Format the lines below as a JSON list of strings, one string per line, with blank lines and pictures omitted.

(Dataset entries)
──────────

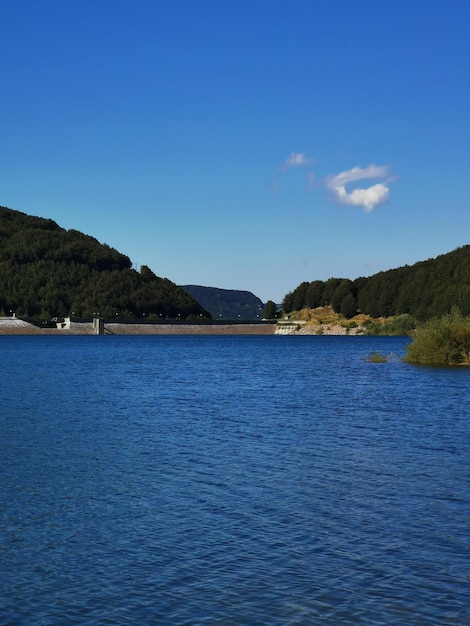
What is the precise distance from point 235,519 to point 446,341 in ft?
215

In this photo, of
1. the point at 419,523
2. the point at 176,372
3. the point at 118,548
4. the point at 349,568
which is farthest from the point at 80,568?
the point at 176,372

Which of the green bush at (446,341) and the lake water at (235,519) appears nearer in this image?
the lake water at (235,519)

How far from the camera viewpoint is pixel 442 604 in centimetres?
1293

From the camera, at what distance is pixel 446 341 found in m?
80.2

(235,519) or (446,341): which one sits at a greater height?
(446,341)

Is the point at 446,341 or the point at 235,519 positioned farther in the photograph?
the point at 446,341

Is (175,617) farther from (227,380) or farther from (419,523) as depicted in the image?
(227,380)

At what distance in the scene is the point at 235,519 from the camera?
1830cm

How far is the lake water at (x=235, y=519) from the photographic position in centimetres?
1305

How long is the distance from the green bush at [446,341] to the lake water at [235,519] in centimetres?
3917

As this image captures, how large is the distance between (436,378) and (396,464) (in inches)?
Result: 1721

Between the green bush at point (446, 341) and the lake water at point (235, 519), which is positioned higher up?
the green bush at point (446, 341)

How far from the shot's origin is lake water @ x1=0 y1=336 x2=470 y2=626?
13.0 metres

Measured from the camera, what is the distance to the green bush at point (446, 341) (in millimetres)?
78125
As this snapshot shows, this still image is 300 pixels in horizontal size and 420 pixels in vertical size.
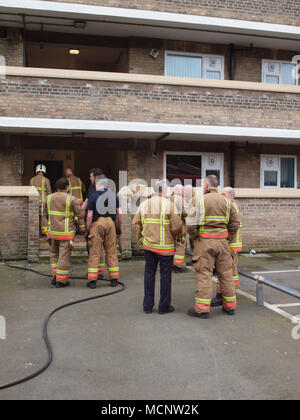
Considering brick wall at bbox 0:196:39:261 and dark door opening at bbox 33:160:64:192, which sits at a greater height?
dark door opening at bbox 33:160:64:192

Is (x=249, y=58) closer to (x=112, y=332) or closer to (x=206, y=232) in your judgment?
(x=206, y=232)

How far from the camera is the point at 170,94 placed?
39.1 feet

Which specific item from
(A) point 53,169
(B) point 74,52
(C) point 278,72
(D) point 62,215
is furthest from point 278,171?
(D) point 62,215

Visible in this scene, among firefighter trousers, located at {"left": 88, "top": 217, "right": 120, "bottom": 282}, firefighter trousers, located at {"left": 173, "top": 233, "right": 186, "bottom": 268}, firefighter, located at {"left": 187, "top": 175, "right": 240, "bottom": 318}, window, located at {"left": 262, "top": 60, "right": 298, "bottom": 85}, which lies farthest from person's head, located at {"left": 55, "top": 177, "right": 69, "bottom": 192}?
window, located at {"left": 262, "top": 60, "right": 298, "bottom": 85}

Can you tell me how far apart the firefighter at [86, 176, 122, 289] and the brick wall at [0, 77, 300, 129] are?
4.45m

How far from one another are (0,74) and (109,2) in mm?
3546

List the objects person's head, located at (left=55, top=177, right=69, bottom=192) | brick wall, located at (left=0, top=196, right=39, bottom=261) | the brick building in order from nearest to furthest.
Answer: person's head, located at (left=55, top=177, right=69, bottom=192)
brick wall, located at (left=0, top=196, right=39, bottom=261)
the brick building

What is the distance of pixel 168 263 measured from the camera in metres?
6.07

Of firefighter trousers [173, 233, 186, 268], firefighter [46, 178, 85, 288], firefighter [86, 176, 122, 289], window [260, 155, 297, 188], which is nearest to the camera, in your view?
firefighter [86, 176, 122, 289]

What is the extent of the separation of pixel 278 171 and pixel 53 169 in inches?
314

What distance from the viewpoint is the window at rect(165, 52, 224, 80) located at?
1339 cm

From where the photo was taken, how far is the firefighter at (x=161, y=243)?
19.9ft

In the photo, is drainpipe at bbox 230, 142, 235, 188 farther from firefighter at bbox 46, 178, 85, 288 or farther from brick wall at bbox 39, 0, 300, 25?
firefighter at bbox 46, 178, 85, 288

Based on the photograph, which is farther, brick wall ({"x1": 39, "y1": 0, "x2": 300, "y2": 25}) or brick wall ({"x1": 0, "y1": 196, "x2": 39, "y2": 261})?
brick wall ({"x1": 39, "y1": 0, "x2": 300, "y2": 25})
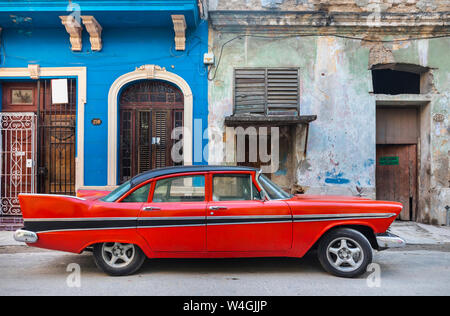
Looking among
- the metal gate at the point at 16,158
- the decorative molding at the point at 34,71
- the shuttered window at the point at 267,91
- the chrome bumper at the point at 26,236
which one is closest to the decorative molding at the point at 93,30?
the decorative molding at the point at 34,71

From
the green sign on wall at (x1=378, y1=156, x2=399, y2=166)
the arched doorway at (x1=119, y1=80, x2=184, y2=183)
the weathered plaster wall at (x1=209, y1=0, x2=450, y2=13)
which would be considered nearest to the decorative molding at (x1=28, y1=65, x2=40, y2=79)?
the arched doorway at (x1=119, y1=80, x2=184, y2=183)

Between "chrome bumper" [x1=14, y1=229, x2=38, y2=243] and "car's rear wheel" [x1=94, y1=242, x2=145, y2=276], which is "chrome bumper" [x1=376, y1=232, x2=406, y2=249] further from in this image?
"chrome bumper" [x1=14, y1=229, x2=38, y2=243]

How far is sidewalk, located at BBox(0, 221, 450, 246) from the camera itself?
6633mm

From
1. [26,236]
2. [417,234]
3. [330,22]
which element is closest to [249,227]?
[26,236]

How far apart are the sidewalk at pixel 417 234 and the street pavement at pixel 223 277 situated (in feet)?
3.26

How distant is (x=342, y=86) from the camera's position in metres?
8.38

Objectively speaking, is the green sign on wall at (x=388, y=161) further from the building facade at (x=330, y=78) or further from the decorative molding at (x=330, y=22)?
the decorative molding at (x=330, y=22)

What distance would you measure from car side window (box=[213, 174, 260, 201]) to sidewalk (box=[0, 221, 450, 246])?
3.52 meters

──────────

-- RESULT FOR THIS TASK --
[
  "What is the precise distance from point 235,519 to point 446,341 in ft?",
  "215",
  "In this photo, of",
  "1. the point at 419,523",
  "2. the point at 176,372",
  "3. the point at 118,548",
  "4. the point at 349,568",
  "which is farthest from the point at 80,568?",
  "the point at 176,372",
  "Which of the green bush at (446,341) and the lake water at (235,519) appears nearer in this image?",
  "the lake water at (235,519)",
  "How far from the camera viewpoint is pixel 442 604 in centimetres?",
  "1293",
  "From the camera, at what distance is pixel 446 341 found in m?",
  "80.2",
  "(235,519) or (446,341): which one sits at a greater height?",
  "(446,341)",
  "Is the point at 446,341 or the point at 235,519 positioned farther in the photograph?",
  "the point at 446,341",
  "Is (175,617) farther from (227,380) or farther from (419,523) as depicted in the image?",
  "(227,380)",
  "At what distance in the scene is the point at 235,519 from the camera?",
  "1830cm",
  "How far is the lake water at (x=235, y=519) from the photographic position in centimetres?",
  "1305",
  "How long is the distance from the green bush at [446,341] to the lake water at [235,519] in centimetres?",
  "3917",
  "As this image captures, how large is the distance between (436,378) and (396,464) (in inches)?",
  "Result: 1721",
  "Between the green bush at point (446, 341) and the lake water at point (235, 519), which is positioned higher up?",
  "the green bush at point (446, 341)",
  "How far from the shot's origin is lake water @ x1=0 y1=336 x2=470 y2=626?",
  "13.0 metres",
  "Measured from the camera, what is the distance to the green bush at point (446, 341) (in millimetres)?",
  "78125",
  "As this snapshot shows, this still image is 300 pixels in horizontal size and 420 pixels in vertical size.",
  "Considering brick wall at bbox 0:196:39:261 and dark door opening at bbox 33:160:64:192, which sits at a greater height?",
  "dark door opening at bbox 33:160:64:192",
  "Is (x=249, y=58) closer to (x=112, y=332) or closer to (x=206, y=232) in your judgment?",
  "(x=206, y=232)",
  "How far from the camera is the point at 170,94 placed?",
  "39.1 feet",
  "Which specific item from",
  "(A) point 53,169",
  "(B) point 74,52",
  "(C) point 278,72",
  "(D) point 62,215",
  "is furthest from point 278,171?",
  "(D) point 62,215",
  "Visible in this scene, among firefighter trousers, located at {\"left\": 88, \"top\": 217, \"right\": 120, \"bottom\": 282}, firefighter trousers, located at {\"left\": 173, \"top\": 233, \"right\": 186, \"bottom\": 268}, firefighter, located at {\"left\": 187, \"top\": 175, \"right\": 240, \"bottom\": 318}, window, located at {\"left\": 262, \"top\": 60, \"right\": 298, \"bottom\": 85}, which lies farthest from person's head, located at {\"left\": 55, \"top\": 177, \"right\": 69, \"bottom\": 192}?",
  "window, located at {\"left\": 262, \"top\": 60, \"right\": 298, \"bottom\": 85}",
  "Can you tell me how far apart the firefighter at [86, 176, 122, 289] and the brick wall at [0, 77, 300, 129] are?",
  "4.45m",
  "How far from one another are (0,74) and (109,2) in mm?",
  "3546",
  "List the objects person's head, located at (left=55, top=177, right=69, bottom=192) | brick wall, located at (left=0, top=196, right=39, bottom=261) | the brick building in order from nearest to furthest.",
  "Answer: person's head, located at (left=55, top=177, right=69, bottom=192)",
  "brick wall, located at (left=0, top=196, right=39, bottom=261)",
  "the brick building",
  "What is the distance of pixel 168 263 measured from the camera in metres?",
  "6.07",
  "Of firefighter trousers [173, 233, 186, 268], firefighter [46, 178, 85, 288], firefighter [86, 176, 122, 289], window [260, 155, 297, 188], which is nearest to the camera, in your view?",
  "firefighter [86, 176, 122, 289]",
  "What is the extent of the separation of pixel 278 171 and pixel 53 169 in inches?",
  "314",
  "What distance from the viewpoint is the window at rect(165, 52, 224, 80) located at?",
  "1339 cm",
  "From where the photo was taken, how far is the firefighter at (x=161, y=243)?",
  "19.9ft",
  "In the photo, is drainpipe at bbox 230, 142, 235, 188 farther from firefighter at bbox 46, 178, 85, 288 or farther from brick wall at bbox 39, 0, 300, 25?",
  "firefighter at bbox 46, 178, 85, 288",
  "Based on the photograph, which is farther, brick wall ({\"x1\": 39, \"y1\": 0, \"x2\": 300, \"y2\": 25}) or brick wall ({\"x1\": 0, \"y1\": 196, \"x2\": 39, \"y2\": 261})?",
  "brick wall ({\"x1\": 39, \"y1\": 0, \"x2\": 300, \"y2\": 25})",
  "Looking among",
  "- the metal gate at the point at 16,158",
  "- the decorative molding at the point at 34,71",
  "- the shuttered window at the point at 267,91",
  "- the chrome bumper at the point at 26,236",
  "which one is closest to the decorative molding at the point at 93,30?",
  "the decorative molding at the point at 34,71",
  "From",
  "the green sign on wall at (x1=378, y1=156, x2=399, y2=166)",
  "the arched doorway at (x1=119, y1=80, x2=184, y2=183)",
  "the weathered plaster wall at (x1=209, y1=0, x2=450, y2=13)",
  "which would be considered nearest to the decorative molding at (x1=28, y1=65, x2=40, y2=79)?",
  "the arched doorway at (x1=119, y1=80, x2=184, y2=183)",
  "Between \"chrome bumper\" [x1=14, y1=229, x2=38, y2=243] and \"car's rear wheel\" [x1=94, y1=242, x2=145, y2=276], which is \"chrome bumper\" [x1=376, y1=232, x2=406, y2=249] further from in this image?",
  "\"chrome bumper\" [x1=14, y1=229, x2=38, y2=243]",
  "How far is sidewalk, located at BBox(0, 221, 450, 246) from the camera itself?",
  "6633mm",
  "From",
  "1. [26,236]",
  "2. [417,234]",
  "3. [330,22]",
  "which element is closest to [249,227]?",
  "[26,236]",
  "How far apart are the sidewalk at pixel 417 234 and the street pavement at pixel 223 277 situated (in feet)?",
  "3.26",
  "How distant is (x=342, y=86) from the camera's position in metres?",
  "8.38",
  "Objectively speaking, is the green sign on wall at (x=388, y=161) further from the building facade at (x=330, y=78) or further from the decorative molding at (x=330, y=22)?",
  "the decorative molding at (x=330, y=22)",
  "What distance would you measure from car side window (box=[213, 174, 260, 201]) to sidewalk (box=[0, 221, 450, 246])?",
  "3.52 meters"
]